C’est même Simone qui s’est chargée de la demande.
Et tu ne t’es pas fait prier du tout… Quant à ta décision je comptais justement en causer avec toi. Nous avons eu la même idée. Je suis bien contente.
Bien vrai ?
Et moi, je l’approuve absolument… Il y a encore de l’avenir pour ce métier-là !
Ah ! mais j’espère que vous n’allez pas recommencer demain.
Nous aurons la guerre avant dix ans. (Pendant toute cette scène et sans s’adresser directement à elle, Delisle est comme hanté par la présence de Mabel. Ses regards et ses attentes, ses silences mêmes vont vers elle. Celle-ci écoute avec une attention intense, mais se tient constamment à l’écart et se tait.) Ah ! je ne suis pas précisément un pacifiste.
Dame ! si l’on pouvait avoir la paix… Mais on sait bien que c’est une utopie.
La guerre est un accident périodique. Il se reproduit tous les cinquante ans…
Il y a toujours eu des guerres et il y en aura toujours… Tant qu’il y aura des hommes, on ne pourra pas les empêcher d’être les mêmes, et de se jeter les uns sur les autres…
Les passions humaines défient tout calcul et toute prudence… la combativité des peuples se traduira toujours… Il faut tenir compte des appétits… Les hommes sont avides, ils sont querelleurs, ils sont cruels aussi, et quand ils ne seraient qu’envieux…

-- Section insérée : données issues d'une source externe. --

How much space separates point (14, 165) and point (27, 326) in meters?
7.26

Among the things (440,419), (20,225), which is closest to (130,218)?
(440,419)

L’humanité est une triste chose…
Allons, venez dîner. Il est neuf heures et demie. Je dois avouer que nous ne vous avons pas attendus. Vous parlerez demain de la guerre et de la paix, car Lady Mabel prétend, qu’à moins d’être assez saint pour vivre en Dieu, il est inadmissible d’avoir une autre préoccupation sur la terre.
Scène 3
Eh bien, vous l’avez entendu… Est-il assez convaincu, le poète ?… Et maman qui se met à parler de la guerre !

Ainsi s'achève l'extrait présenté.